Açtığım yoldan gelen var

Ben lisedeyken yani epey evvel okula gitmediğimiz zaman veli tarafından okula onun bilgisi dahilinde gitmediğini belgelemek için kullanılan bir pusula vardı.Biz bol bol okul kırardık. Bağdat Caddesi , Bostancı yürüme mesafesindeydi. Şimdiki Mark and Spencer'in yerinde ise sinema ve kafe vardı. Birde Kızıltoprak'ta sinema vardı. Habire okulu kırıp gezer, sinemaya giderdik.
Rahmetli babamın imzası çok basitti. Bir şimşek, üstünde 2 nokta. Ben habire babamın yerine pusulayı imzalar dururdum gitmediğim günler için.
Artık açtığım yoldan gelen bir kızım var, gururlu muyum? EVET!
Dün okuldan gelen bu zottik
"Sanırım ben ayın 16-17'sinde hasta olacağım" dedi.
"Neden?" diye sordum.
"Tam hatırlamıyorum ama -ennn sık kullandığı kalıp bu- o tarihlerde ayak parmağımızdan aşı yapacaklarmış. Ben istemiyorum" dedi.
"Kızım, yazı falan vermediler mi bunun için?" dedim.
"Verdiler" dedi.
"Git getir o zaman" dedim, getirdi.
Ancak bana vermeden kendi okumak istedi sonra zor şer bana kağıdı verdi.
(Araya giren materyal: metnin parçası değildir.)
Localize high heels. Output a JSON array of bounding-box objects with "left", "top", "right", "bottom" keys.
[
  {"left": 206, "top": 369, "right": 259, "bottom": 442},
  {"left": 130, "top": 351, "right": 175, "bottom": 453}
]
Yazıda Kartal Belediyesi ve Okulların ortak çalışması olarak 16-17 Nisan tarihleri arasında çocuklardan parmak ucundan kan ve idrar tahlili alınacağı belirtilerek veliye "istiyorum" ve "istemiyorum" diye seçenek sunulup birde veli adı-soyadı ve imza kısmı yer alıyordu.
"istemiyorum" seçeneği ve veli adı-soyadı yazılmış, yerime acubik bir imza atılmış ve silgiyle silinmişti.
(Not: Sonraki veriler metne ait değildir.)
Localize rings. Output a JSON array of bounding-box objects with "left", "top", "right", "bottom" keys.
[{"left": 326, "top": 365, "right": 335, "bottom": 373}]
"Ne olur istemiyorum'u işaretle anne" diye yalvardı.
İlerde hatırlamak için "Bir yanım tahlilleri yaptırsın, çünkü benim adıma imza atmış çakal, bu da cezası olsun derken, diğer yanım bunların idrar tahlilini nasıl vereceği ve tahlilleri alıp depolamada ve sonuçlarda ve hijyen açısından nasıl güvenilir olacağını düşünerek yaptırmasın diye düşündü."
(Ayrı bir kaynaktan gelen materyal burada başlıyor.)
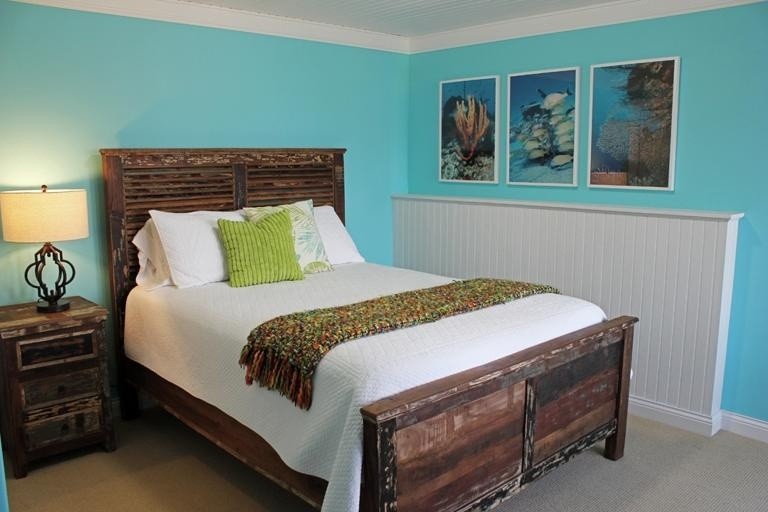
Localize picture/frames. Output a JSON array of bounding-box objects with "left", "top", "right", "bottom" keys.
[
  {"left": 585, "top": 55, "right": 681, "bottom": 192},
  {"left": 504, "top": 65, "right": 581, "bottom": 187},
  {"left": 437, "top": 74, "right": 501, "bottom": 185}
]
Netice de çok feci yaşadığım ikilemden tahlili yaptırmama galip geldi ve "evrak sahtecisi" okula neşe içinde gitti.

1 Nisan 2015 Çarşamba

1 ay

2006'dan beri blog yazıyorum, ilk defa bu kadar ara vermişim.  Tam 1 ay.. Bu 1 ayda bazen kendimi de şaşırtarak dışarıya çıkıp insan içine karıştım, karaciğer için yapılan mikro küre tedavisinin tekrarlanmaya gerek olmadığı haberiyle sevindim. Kızımla uzun bir aradan sonra Sindrella filmine gittim. Filmi ana-kız bayıla bayıla izledik. Prensle Sindrella baloda dans ederken İdoş bana dönüp
"Şu ahir ömrümde bir Prensle dans edemedim!" diye hayıflanınca kahkaha krizine girdim. Birlikte 3 oyuncakçı gezdik, yemek yedik ve geç saatte eve döndük. Geçen Cuma ise bondranat isimli kemik koruyucu tedavisinden eve döndüğümde 39,7 ateşle acile gittik. Şimdi çok şükür iyiyim. Gecede 3 kez üst baş değiştirmeme neden olan aşırı terlemeyi saymazsak tabii.
Böyle geçiyor günler işte...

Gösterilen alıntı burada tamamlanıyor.